Warning for Finance Secretary
Raising top rate of tax may hit revenue, says economist
Income taxes will be fixed on Thursday (photo by Terry Murden)
Raising the top rate of income tax from 45p to 50p may lead to a loss of revenue for the Scottish government, according to its chief economist.
Ministers asked Gary Gillespie to assess the impact of raising the additional tax rate and he concludes there is “significant revenue and policy risk” with any “substantial divergence” from the UK rate.
He says those in this tax bracket – earning more than £150,000 a year – are more mobile and have the means to reduce their tax liabilities, thereby negating the full benefit of adding 5p to the rate.
However, he suggests that ministers might get away with a smaller rise as taxpayers may not bother to make the same attempts at reducing their liabilities.
Mr Gillespie has published his assessment, informed by advice from the Council of Economic Advisers, on the eve of the Scottish Budget.
The report concludes there is likely to be significant revenue and policy risk associated with any substantial divergence from the equivalent rate in the rest of the UK, such as increasing the rate from 45p to 50p for incomes above £150,000. However, it also recognises that smaller changes could alleviate the risks identified.
Mr Gillespie said: “Earlier this year the First Minister asked the Council of Economic Advisers to advise on the potential impact of increasing the Additional Rate of Income Tax in Scotland to 50 per cent. Specifically our advice has considered behavioural impact, and options for mitigating any such behaviour.
“The analysis shows that Additional Rate taxpayers tend to be more mobile and have more opportunities to reduce their tax bill compared to those on lower incomes.
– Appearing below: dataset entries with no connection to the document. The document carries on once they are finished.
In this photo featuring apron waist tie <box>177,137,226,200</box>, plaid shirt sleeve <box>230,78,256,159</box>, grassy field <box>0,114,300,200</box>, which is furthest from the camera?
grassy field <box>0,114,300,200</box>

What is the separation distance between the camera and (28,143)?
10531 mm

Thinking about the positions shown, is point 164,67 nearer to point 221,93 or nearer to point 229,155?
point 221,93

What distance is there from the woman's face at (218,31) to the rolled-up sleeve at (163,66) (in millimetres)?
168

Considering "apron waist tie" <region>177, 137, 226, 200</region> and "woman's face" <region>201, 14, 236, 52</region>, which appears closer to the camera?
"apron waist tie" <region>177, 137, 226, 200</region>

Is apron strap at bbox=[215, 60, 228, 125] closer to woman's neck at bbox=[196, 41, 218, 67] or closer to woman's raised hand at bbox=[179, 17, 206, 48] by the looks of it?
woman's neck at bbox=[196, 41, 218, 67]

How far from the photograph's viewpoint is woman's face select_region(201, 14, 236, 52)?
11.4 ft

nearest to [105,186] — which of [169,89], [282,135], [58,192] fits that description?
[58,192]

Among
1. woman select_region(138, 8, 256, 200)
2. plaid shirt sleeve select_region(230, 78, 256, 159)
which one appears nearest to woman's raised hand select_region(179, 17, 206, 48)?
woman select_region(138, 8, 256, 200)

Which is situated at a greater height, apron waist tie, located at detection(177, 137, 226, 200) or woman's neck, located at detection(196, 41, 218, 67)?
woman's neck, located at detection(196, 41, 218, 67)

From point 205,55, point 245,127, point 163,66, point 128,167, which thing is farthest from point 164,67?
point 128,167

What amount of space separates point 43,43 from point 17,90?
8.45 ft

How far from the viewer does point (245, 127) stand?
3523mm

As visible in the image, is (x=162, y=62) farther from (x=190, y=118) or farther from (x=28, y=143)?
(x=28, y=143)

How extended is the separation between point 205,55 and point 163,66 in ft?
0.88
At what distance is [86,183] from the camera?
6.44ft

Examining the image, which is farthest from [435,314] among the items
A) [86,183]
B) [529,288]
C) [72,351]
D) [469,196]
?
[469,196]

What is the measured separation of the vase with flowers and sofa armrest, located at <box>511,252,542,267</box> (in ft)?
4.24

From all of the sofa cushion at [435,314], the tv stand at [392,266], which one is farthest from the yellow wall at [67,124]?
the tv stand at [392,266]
As such, an increase in the Additional Rate is likely to generate a larger behavioural response than changes to the basic or higher rates.
“However our analysis also notes that a lower increase in the additional rate could mitigate the behavioural response and provide a greater opportunity to raise revenues.
“The report concludes that there is likely to be a revenue and policy risk associated with increases to the Additional Rate that result in a substantial divergence from the rest of the UK but that smaller changes could alleviate the risks identified.”
The paper updates the analysis published by the Scottish Government in March 2016 to incorporate new research and data and has been informed by technical advice and input from the Council of Economic Advisers.